News Letter No.38 - Aug 2004 -
 
  学会印象記 
第9回日本緩和医療学会総会に参加して

独立行政法人国立病院機構四国がんセンター精神科
三上一郎


 2004年6月17日、18日の両日、第9回日本緩和医療学会総会が、並木昭義会長(札幌医科大学医学部麻酔学講座・教授)のもと、「緩和医療学の普及と進展を図る」をテーマとして、札幌市で開催されました。本学会はその名前の通りがん患者の全経過を対象としたQOL尊重の医学であるPalliative Medicineの発展を目指す学会です。参加者も、医師、看護師だけでなく、ソーシャルワーカー、臨床心理士、薬剤師、理学療法士など様々な職種からなっていました。
 今回の総会は、特別講演3題、教育講演8題、シンポジウム4題、パネルディスカッション3題、さらにポスターによる一般演題を中心に構成されていました。これらがポスター会場を含めると5か所の会場に分かれて進行しており、興味深いセッションが時間的に重なることも多く、「どちらに参加しようか?」と迷いながら聴講しました。

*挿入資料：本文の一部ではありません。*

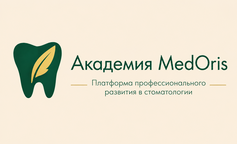 Академия MedOris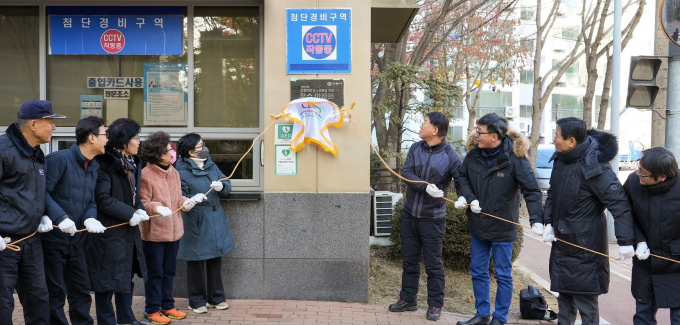 노동환경 개선 우수아파트에 선정된 석수코오롱하늘채아파트 제막식. 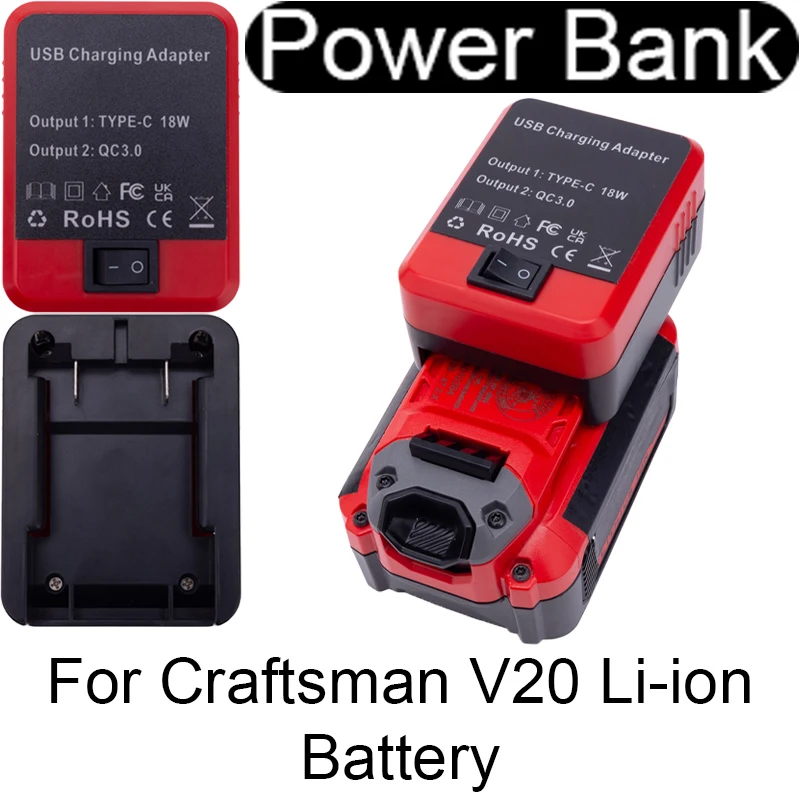 Battery adapter power bank for Craftsman V20 Li-ion battery Type-C/USB fast charging interface mobile power tool accessories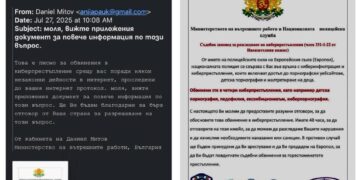 Измамници изпращат фалшиви имейли от името на МВР с обвинения в киберпрестъпления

 第1日目に印象的であったのは、シンポジウム「オピオイド製剤の展望」でした。ここでは、有田英子先生(東京大学)より、「オピオイドの副作用対策とオピオイドローテーション」、下山直人先生(国立がんセンター)より「オキシコンチンの使い方のコツと問題点」、的場先生(北里大学)より「フェンタニルパッチの使い方のコツと問題点」、志真泰夫先生(国立がんセンター)の「痛み以外の症状緩和におけるオピオイドの役割」では、呼吸困難感に対するモルヒネの全身投与および吸入モルヒネの効果についての知見のレビューがされていました。いずれも、この数年の日本国内におけるオピオイド製剤使用の急速な進歩と普及をレビューするものでした。第2日目は、シンポジウム「緩和医療における、薬剤、製剤の適正使用」に出席しました。安達勇先生(静岡県立がんセンター)より「緩和医療における保険適応外薬剤の使用と問題点」と題して、現在の保険適応外薬剤(消化器症状に対する酢酸オクトレオチド、神経因性疼痛に対する鎮痛補助剤、骨性疼痛に対するビスホスホネート、食欲不振に対する酢酸メドロキシプロゲステロン剤など)使用の現状、リスクマネージメント、経済性についての発表があり、保険適用外という微妙な問題について踏み込んだ議論がされていました。また森田達也先生(聖隷三方原病院)の「終末期がん患者に対する輸液治療の是非」では、QOLへの影響が無視できないにもかかわらず十分な根拠となる知見が蓄積されていないことが、非常にスマートなレビューから導かれており、非常に印象的でした。さらに、同日のパネルディスカッション「苦痛緩和のための鎮静におけるcontroversy=根拠に基づいた現時点での推奨と今後の課題」では、がん終末期の鎮静という非常に難しい問題を取り上げ、明智龍男先生(名古屋市立大学)からは、せん妄と抑うつに関連した鎮静の問題が発表されていました。がん患者の精神症状を非常に積極的に治療してこられた上での、鎮静の位置づけに関する検討は非常に説得力のあるものでした。また、厚生科学研究「がん医療における緩和医療および精神腫瘍学のあり方と普及に関する研究」班で作成中の苦痛緩和のための鎮静ガイドラインが、作成過程も含めて紹介されていました。並行して開催されていた教育講演では、田中桂子先生(静岡県立がんセンター)の「呼吸症状のコントロール」、保坂隆先生(東海大学)「精神症状のコントロール」など、各領域の第一線の先生方の講義を集中して受けることができるという、こちらも大変充実したものでした。
 2日間の会期中、一般演題は259題のポスター発表がありました。特に今回の学会で印象的であったのは、緩和ケアチームの活動に関して非常に多くの施設から報告があったことです(4セッション24題)。また、精神症状に関するセッションも6セッション36題と多く、平成14年度より始まった緩和ケアチームの診療加算の開始とこれに伴う緩和ケアチームの精神科医配属の広がりが、大きな追い風になっているように思われました。
 2日間を通して、非常に盛りだくさんなプログラムが組まれており、日常の臨床業務に直結した話題が多いこともあって、参加者にとって非常に刺激的なものだったと思います。四国から参加した私は、気温差のせいか風邪をひいてしまい、朦朧とした頭で聴講することになり、楽しみにしていたサッポロビール園にもゆけませんでしたが、国内の緩和医療の現状や、(特に精神症状以外で)緩和医療に関する知識を整理する、大変良い機会となりました。